IA : le pillage des créateurs était un risque calculé, et assumé

IA : le pillage des créateurs était un risque calculé, et assumé

Blogueur ou groupe de presse, pour empêcher une IA d'avaler votre travail, on vous propose un fichier texte à la racine de votre site. Un dossier judiciaire descellé montre comment on le contourne, et pourquoi c'est un calcul assumé. Seuls ceux qui ont porté plainte ont obtenu gain de cause.

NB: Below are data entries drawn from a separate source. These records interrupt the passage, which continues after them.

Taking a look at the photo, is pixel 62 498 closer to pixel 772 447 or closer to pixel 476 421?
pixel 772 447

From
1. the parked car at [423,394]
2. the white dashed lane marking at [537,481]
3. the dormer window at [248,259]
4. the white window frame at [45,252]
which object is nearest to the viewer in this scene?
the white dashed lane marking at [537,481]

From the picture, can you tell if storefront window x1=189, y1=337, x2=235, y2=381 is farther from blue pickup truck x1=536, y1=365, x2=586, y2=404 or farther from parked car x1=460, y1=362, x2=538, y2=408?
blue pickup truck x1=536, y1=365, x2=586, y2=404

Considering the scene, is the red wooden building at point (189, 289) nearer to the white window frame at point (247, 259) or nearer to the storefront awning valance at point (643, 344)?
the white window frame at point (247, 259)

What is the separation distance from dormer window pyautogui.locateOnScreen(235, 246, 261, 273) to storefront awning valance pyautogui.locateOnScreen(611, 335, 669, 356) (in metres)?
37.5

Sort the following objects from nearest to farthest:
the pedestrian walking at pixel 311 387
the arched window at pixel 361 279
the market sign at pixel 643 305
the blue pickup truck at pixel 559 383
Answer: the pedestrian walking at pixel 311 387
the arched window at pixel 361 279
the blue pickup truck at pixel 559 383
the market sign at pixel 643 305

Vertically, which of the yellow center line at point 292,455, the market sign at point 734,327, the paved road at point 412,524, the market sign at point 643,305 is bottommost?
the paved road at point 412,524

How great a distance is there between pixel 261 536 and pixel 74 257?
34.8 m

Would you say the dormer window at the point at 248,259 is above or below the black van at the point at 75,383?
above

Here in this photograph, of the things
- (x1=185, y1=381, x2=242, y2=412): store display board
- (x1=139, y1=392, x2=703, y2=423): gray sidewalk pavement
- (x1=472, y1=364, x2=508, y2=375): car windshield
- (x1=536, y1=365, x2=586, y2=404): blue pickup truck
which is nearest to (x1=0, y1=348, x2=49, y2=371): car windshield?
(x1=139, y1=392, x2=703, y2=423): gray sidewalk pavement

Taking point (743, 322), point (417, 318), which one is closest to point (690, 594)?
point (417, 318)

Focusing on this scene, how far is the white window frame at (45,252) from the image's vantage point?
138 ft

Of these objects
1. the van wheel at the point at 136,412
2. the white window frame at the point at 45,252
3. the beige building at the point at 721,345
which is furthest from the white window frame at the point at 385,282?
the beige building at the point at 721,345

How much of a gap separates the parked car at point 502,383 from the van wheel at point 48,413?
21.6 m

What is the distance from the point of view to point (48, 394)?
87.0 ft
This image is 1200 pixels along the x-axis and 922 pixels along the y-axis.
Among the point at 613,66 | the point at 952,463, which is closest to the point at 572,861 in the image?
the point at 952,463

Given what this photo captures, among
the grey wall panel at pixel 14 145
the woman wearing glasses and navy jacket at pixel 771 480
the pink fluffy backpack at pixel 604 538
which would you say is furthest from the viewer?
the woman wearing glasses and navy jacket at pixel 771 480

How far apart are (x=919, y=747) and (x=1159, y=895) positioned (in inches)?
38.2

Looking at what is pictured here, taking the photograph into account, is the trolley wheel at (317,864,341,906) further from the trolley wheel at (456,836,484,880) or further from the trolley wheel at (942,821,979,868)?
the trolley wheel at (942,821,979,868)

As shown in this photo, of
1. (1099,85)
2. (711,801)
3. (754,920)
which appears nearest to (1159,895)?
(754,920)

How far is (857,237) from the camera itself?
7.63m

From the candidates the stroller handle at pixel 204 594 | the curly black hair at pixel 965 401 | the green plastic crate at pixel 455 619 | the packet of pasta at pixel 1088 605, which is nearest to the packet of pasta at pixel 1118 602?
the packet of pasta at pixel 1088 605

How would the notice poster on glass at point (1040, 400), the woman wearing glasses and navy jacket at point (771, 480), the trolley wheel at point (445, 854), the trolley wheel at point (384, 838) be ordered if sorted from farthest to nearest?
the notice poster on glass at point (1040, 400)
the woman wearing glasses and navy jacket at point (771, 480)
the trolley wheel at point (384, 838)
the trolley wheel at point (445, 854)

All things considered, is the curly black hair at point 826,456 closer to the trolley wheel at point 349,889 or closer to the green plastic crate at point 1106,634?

Pour empêcher une intelligence artificielle d'aspirer un site, il existe un geste officiel. On dépose à la racine un fichier nommé robots.txt, on y écrit le nom des robots collecteurs qu'on refuse, et on attend. C'est ce que recommandent les hébergeurs, ce que proposent les plateformes d'édition sous forme de case à cocher, et ce que l'Union européenne a placé au centre de sa protection des créateurs.

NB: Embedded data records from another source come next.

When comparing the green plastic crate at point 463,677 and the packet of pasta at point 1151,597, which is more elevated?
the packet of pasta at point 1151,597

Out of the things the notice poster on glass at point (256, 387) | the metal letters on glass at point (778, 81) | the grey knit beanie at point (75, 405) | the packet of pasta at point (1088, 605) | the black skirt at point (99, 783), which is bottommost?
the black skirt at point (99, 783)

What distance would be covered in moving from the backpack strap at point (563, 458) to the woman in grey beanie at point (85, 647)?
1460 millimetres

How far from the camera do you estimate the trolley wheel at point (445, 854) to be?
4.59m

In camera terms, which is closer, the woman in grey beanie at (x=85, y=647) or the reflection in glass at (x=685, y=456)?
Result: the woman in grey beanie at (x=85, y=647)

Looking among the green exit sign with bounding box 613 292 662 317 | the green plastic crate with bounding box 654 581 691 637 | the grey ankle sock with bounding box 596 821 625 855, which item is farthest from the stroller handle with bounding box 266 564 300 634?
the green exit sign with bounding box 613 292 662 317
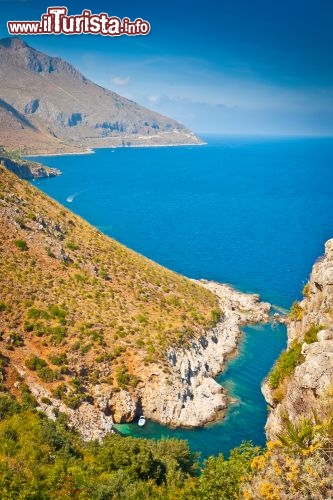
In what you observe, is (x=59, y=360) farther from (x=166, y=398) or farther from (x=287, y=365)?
(x=287, y=365)

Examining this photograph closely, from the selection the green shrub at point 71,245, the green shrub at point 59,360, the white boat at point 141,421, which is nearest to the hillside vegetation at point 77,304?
the green shrub at point 59,360

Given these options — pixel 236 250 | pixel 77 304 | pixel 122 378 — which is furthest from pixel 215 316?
pixel 236 250

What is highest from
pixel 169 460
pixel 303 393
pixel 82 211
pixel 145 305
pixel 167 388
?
pixel 82 211

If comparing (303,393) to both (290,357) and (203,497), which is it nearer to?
(290,357)

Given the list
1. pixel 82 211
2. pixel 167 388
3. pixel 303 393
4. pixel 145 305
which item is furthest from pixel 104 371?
pixel 82 211

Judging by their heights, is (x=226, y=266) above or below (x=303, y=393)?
above

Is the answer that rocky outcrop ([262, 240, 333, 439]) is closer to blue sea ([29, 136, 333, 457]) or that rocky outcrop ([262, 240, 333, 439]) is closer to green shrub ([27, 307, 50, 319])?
blue sea ([29, 136, 333, 457])
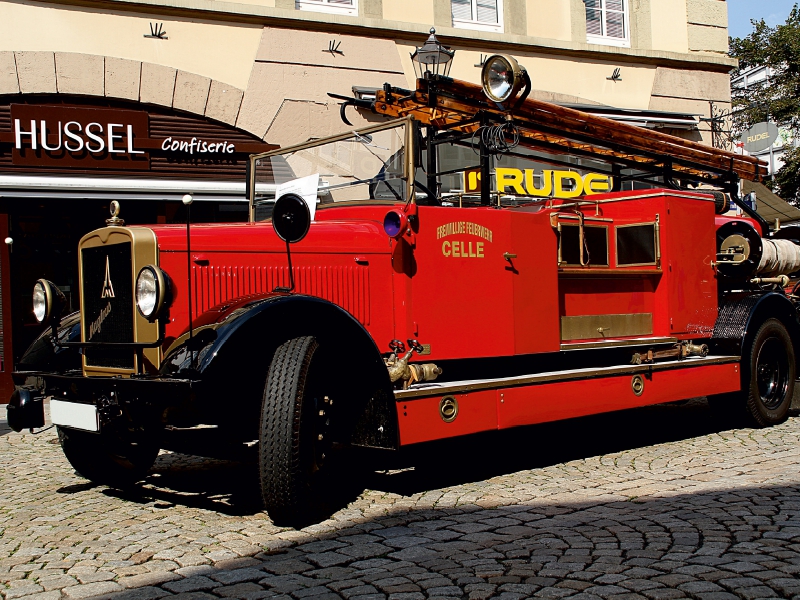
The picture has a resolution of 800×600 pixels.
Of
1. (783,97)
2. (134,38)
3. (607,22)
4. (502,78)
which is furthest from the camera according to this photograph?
(783,97)

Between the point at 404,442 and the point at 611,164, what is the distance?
12.8 feet

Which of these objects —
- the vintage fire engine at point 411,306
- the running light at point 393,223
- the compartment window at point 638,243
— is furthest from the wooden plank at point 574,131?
the running light at point 393,223

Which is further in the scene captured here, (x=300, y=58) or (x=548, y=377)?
(x=300, y=58)

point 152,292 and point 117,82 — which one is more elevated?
point 117,82

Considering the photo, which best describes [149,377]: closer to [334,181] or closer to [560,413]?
[334,181]

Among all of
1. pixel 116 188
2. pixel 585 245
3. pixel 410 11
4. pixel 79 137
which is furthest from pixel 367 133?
pixel 410 11

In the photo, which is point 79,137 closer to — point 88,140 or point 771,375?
point 88,140

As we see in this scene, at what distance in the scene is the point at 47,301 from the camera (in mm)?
4977

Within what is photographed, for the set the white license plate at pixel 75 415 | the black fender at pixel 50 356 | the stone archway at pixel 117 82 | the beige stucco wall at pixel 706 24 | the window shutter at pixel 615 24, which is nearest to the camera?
the white license plate at pixel 75 415

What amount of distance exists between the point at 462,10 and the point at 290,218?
9702mm

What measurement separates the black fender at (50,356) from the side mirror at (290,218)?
5.64ft

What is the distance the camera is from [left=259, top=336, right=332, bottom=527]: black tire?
13.0ft

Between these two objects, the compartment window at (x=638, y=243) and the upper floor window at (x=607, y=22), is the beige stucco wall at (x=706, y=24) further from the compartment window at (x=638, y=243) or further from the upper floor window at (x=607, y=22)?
the compartment window at (x=638, y=243)

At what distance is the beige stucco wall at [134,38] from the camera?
33.0 feet
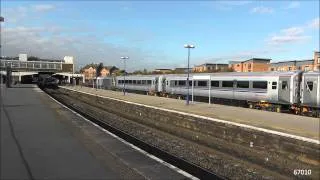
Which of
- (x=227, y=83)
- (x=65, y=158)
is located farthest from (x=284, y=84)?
(x=65, y=158)

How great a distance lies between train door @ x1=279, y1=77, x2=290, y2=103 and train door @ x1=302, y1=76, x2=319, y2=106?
170 centimetres

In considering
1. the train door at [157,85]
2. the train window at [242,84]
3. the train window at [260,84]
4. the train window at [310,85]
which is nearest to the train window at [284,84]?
the train window at [310,85]

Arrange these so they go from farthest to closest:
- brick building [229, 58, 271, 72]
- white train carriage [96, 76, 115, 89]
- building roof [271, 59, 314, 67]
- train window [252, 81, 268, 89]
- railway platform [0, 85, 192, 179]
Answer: brick building [229, 58, 271, 72]
building roof [271, 59, 314, 67]
white train carriage [96, 76, 115, 89]
train window [252, 81, 268, 89]
railway platform [0, 85, 192, 179]

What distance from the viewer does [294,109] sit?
1177 inches

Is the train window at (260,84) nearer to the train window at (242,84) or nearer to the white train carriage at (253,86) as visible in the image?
the white train carriage at (253,86)

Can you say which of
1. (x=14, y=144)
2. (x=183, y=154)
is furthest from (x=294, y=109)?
(x=14, y=144)

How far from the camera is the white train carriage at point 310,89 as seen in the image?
28078mm

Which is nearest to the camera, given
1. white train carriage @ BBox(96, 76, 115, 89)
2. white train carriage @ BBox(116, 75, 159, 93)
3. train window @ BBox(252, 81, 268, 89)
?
train window @ BBox(252, 81, 268, 89)

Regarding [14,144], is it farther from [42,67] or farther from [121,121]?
[42,67]

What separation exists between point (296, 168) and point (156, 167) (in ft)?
16.9

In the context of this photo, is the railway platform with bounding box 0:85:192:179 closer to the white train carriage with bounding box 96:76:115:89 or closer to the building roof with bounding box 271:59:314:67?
the white train carriage with bounding box 96:76:115:89

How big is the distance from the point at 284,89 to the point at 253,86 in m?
4.66

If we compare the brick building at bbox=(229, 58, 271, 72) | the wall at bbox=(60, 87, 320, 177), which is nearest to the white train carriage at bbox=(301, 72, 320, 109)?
the wall at bbox=(60, 87, 320, 177)

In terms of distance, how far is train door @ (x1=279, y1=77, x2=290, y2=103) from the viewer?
3098 centimetres
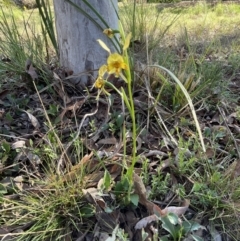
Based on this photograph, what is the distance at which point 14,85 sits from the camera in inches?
84.7

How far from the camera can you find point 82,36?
2012mm

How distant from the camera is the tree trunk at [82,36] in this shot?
1.97 meters

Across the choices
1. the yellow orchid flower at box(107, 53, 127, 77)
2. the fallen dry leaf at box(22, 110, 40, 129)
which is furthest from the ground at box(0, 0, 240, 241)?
the yellow orchid flower at box(107, 53, 127, 77)

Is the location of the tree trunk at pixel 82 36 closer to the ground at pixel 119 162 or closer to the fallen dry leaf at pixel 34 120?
the ground at pixel 119 162

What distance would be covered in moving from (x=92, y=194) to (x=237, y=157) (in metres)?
0.68

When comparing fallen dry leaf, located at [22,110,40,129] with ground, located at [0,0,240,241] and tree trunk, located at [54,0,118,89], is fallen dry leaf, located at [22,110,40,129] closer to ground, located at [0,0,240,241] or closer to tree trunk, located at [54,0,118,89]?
ground, located at [0,0,240,241]

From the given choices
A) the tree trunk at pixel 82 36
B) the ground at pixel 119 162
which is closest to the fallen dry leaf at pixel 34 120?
the ground at pixel 119 162

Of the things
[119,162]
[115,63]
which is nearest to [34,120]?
[119,162]

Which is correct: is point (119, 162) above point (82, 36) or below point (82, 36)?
below

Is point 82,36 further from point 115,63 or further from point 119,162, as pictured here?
point 115,63

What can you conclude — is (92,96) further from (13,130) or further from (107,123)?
(13,130)

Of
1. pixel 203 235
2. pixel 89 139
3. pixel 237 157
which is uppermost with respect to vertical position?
pixel 89 139

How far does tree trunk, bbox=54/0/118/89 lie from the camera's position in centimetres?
197

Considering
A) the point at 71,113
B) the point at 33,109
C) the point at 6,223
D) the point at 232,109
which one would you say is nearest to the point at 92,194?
the point at 6,223
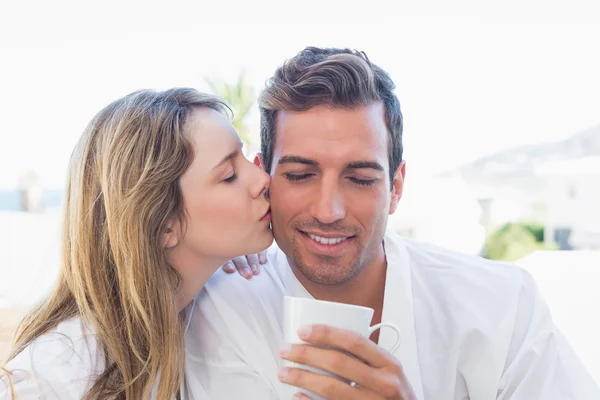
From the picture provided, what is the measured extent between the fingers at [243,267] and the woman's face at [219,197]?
0.22m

Le geste est le même pour tout le monde. Un blog personnel, un photographe qui met son portfolio en ligne, une newsletter indépendante, un site d'archives associatif, un quotidien national : tous disposent exactement du même outil, et de rien d'autre.

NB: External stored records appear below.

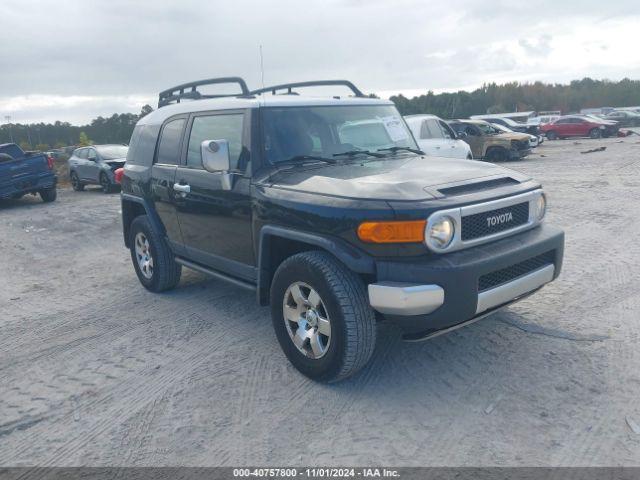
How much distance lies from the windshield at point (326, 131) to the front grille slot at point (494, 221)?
1412mm

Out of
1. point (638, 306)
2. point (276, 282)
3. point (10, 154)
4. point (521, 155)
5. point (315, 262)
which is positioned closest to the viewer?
point (315, 262)

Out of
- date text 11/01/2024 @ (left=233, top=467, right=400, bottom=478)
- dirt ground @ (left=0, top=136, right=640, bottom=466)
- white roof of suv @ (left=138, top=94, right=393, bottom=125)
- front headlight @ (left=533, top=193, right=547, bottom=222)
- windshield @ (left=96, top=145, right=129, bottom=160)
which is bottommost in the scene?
date text 11/01/2024 @ (left=233, top=467, right=400, bottom=478)

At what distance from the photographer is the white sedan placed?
43.1 feet

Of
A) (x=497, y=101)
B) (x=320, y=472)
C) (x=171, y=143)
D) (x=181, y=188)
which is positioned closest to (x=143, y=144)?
(x=171, y=143)

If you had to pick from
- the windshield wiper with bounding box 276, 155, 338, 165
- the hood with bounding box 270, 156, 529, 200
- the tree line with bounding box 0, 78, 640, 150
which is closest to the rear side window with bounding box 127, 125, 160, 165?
the windshield wiper with bounding box 276, 155, 338, 165

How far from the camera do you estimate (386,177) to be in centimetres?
386

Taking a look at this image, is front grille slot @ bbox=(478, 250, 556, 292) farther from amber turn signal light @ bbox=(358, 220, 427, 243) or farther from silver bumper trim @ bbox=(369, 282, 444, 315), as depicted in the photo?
amber turn signal light @ bbox=(358, 220, 427, 243)

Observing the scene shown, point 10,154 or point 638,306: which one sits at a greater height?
point 10,154

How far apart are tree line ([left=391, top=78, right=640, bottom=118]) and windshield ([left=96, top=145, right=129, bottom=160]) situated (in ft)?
215

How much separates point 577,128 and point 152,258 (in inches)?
1298

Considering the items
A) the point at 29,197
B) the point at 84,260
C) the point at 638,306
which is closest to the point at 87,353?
the point at 84,260

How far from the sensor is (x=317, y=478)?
2.85 meters

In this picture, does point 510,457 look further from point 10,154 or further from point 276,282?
point 10,154

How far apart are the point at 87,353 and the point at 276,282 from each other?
6.14 ft
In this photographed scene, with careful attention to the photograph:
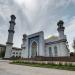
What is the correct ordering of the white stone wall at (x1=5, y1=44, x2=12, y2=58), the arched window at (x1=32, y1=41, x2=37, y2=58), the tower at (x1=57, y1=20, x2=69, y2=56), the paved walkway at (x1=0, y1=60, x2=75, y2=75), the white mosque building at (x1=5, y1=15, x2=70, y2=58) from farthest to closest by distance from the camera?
1. the white stone wall at (x1=5, y1=44, x2=12, y2=58)
2. the arched window at (x1=32, y1=41, x2=37, y2=58)
3. the white mosque building at (x1=5, y1=15, x2=70, y2=58)
4. the tower at (x1=57, y1=20, x2=69, y2=56)
5. the paved walkway at (x1=0, y1=60, x2=75, y2=75)

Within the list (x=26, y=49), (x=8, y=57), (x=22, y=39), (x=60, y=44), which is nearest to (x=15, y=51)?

Ce fichier n'a aucun pouvoir. Il ne bloque rien, ne verrouille rien, ne déclenche aucune alarme. C'est un panneau posé sur un terrain sans clôture. Il fonctionne aussi longtemps que celui qui passe décide de le lire.

Des documents parus ces derniers mois montrent ce que deux des plus gros acteurs du secteur ont fait de ce panneau. Et surtout, qu'ils l'ont fait après avoir posé le coût et le bénéfice dans la balance.

Ce qu'ils ont promis à l'Europe

En juillet 2025, la Commission européenne publie un code de bonnes pratiques destiné aux entreprises qui entraînent des modèles d'IA. Deux engagements y sont écrits noir sur blanc. Ne pas contourner les murs payants. Employer des robots collecteurs qui lisent et suivent les instructions du robots.txt.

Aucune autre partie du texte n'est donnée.